**DIRECTIVE A**
In the forum thread, which team was the first to include the data needed to fully emulate an original PS3 disc?
**DIRECTIVE B**
Reproduce the forum thread word for word from "Originally, PS3 scene" to "closely as possible.".

## Start TEXT

Originally, PS3 scene releases always excluded some data that was crucial to fully emulate an original disc (read: play online). Team k3y was the first to include this data, and thus created so called IRD files. I don't have a PS3 but I believe these have become a standard now.
With this in mind, I'd say it's safe to say that Team K3y will do everything they can to emulate an original disc as closely as possible.

On the other hand, with the whole 3k3y drama and the developer suddenly disappearing...

Also for the people discussing if this can be detected: Of all the devices they developed, only the 3k3y was ever detected. (for all we know)


----------



## Bladexdsl (May 21, 2014)

not sure about the online but i do know if they ban your account this time there's no getting a new one again unlike with the wii. better to be safe than sorry and only pirate single player games


----------



## dekuleon (May 21, 2014)

Hey guys! I contacted Ozmodchips about the pre-order and look what they sayd!



> *Ticket #407599    *
> Ticket Status: Closed
> Department: Support
> Create Date: 21/05/2014 10:40 pm
> ...


 

Whatttaaa?


----------



## Starlored (May 21, 2014)

dekuleon said:


> Hey guys! I contacted Ozmodchips about the pre-order and look what they sayd!
> 
> 
> 
> ...


 
Sounds if they get enough pre orders it will be put into production. The problem as I see it is the WiiU isn't as popular a console as Xbox or Ps3 .

## End TEXT
## Start INFORMATION SHOWN

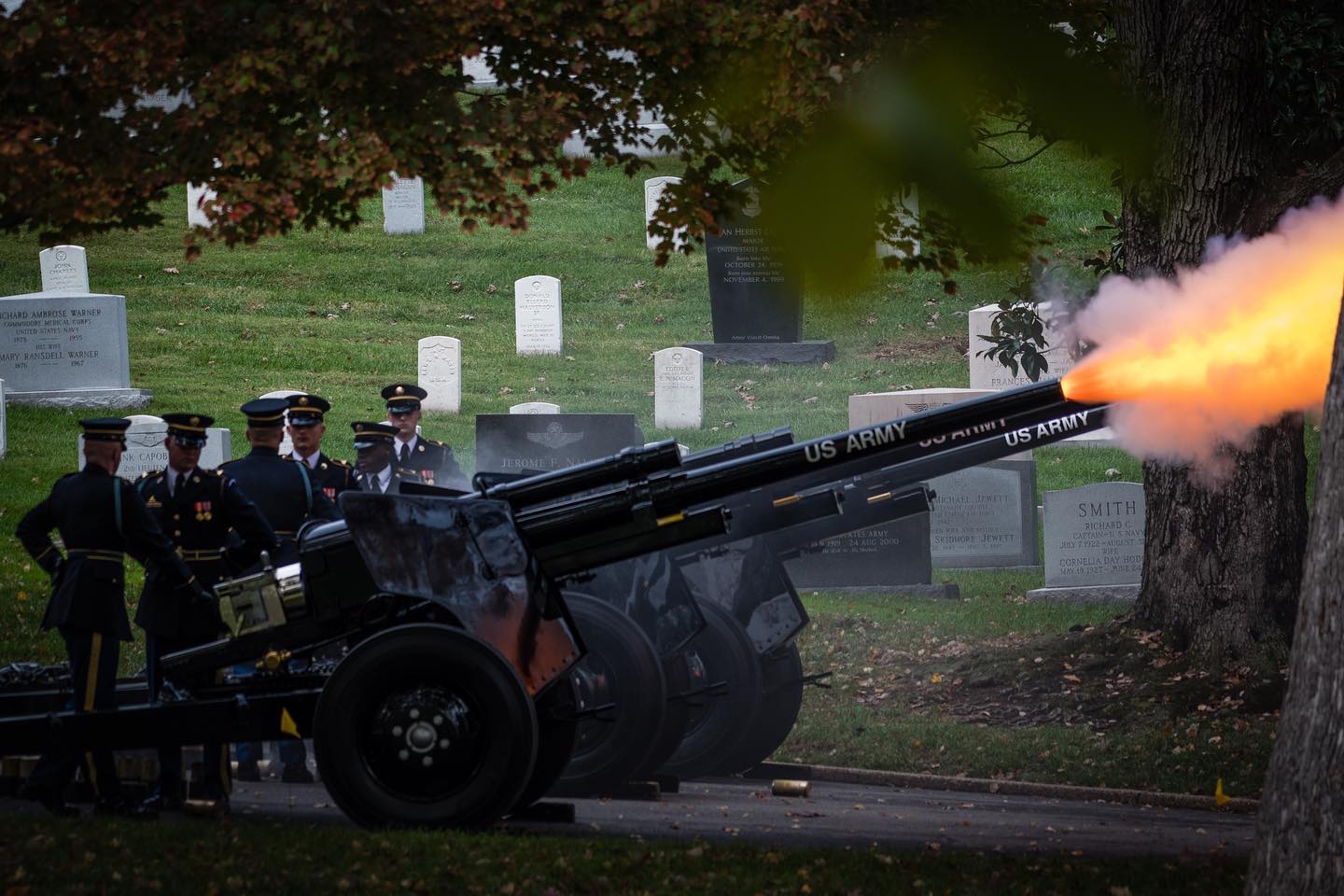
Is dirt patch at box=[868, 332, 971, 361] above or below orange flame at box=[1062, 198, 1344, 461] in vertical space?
above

## End INFORMATION SHOWN

**COMPLETE OUTPUT A**
Team k3y was the first to include that data.

**COMPLETE OUTPUT B**
Originally, PS3 scene releases always excluded some data that was crucial to fully emulate an original disc (read: play online). Team k3y was the first to include this data, and thus created so called IRD files. I don't have a PS3 but I believe these have become a standard now.
With this in mind, I'd say it's safe to say that Team K3y will do everything they can to emulate an original disc as closely as possible.